The plan by the United Jewish Communities to dissolve its pillar system and shift some of its operations to Israel were only part of the proposed changes outlined in its internal background paper drafted March 16.
Drafted by selected lay and professional leaders of UJC, the paper suggested 23 changes deemed to be “required to enable the reorganization of UJC to become fully effective.
The goal is to streamline UJC while creating a unified message and better connecting the federations to UJC and its overseas partners, according to the chairman of its board of trustees, Joseph Kanfer.

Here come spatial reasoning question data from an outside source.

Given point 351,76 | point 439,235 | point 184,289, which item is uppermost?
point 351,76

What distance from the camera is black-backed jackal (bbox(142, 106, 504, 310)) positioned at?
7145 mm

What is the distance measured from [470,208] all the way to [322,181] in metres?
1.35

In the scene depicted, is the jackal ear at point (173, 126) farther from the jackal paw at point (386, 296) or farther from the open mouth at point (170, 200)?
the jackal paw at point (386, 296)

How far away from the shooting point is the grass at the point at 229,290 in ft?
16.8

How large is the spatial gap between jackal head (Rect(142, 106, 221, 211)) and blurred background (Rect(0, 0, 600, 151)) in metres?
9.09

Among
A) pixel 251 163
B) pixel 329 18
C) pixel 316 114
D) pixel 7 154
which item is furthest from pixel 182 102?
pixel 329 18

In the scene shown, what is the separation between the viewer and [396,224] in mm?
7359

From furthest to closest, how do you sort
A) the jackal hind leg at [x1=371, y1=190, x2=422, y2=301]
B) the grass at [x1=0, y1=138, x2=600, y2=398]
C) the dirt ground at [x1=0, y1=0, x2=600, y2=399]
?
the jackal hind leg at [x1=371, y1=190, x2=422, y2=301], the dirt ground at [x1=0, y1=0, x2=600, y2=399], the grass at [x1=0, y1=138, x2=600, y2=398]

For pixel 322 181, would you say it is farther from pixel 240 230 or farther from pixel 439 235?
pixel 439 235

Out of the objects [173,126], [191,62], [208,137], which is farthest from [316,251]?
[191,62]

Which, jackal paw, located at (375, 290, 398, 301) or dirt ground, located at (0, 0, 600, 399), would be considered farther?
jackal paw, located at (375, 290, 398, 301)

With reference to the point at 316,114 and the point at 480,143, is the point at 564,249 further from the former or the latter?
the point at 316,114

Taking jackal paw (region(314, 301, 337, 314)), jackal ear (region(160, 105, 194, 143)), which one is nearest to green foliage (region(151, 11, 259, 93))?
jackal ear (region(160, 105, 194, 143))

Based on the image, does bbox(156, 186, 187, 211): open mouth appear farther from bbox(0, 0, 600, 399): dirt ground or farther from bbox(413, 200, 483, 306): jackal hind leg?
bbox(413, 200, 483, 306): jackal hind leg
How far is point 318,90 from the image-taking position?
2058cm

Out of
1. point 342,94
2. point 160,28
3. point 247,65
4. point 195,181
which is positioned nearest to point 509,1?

Some of the suggested changes included in the document include:
* Agree upon a common name for UJC and the federations which can help bridge the gaps created by a mobile population, so that when Jews move to new communities they will be able to easily find and recognize their new community s federation;
* Phase out pillars in favor of a unified UJC governance process;
* Eliminate the distinction between UJC consulting and financial resource development departments, thus creating a seamless outreach to federations;
* Invest in a video-conferencing capacity for the system to allow for a more cost effective deployment of UJC resources;
* Eliminate programs with minimal impact on federations as a whole;
* Consolidate overseas missions and give them a common theme based on UJC priorites. This would be done through the Israel office;
* Focus on giving next-generation professionals and lay leaders more major responsibilities;
* Eliminate the once-a-decade National Jewish Population Study in favor of more frequent targeted studies of policy areas that affect UJC and the federations;
* Create a national donor database;
* Create a common Web format for UJC and larger federations to improve product and name recognition for all federations;
* Promote non-traditional relationships with foundations and individual donors to leverage UJC impact;
* Work with the Jewish Agency for Israel and the American Jewish Joint Distribution Committee on outcomes-based investments, and creating core aspects of programming to allow for federation funding partnerships.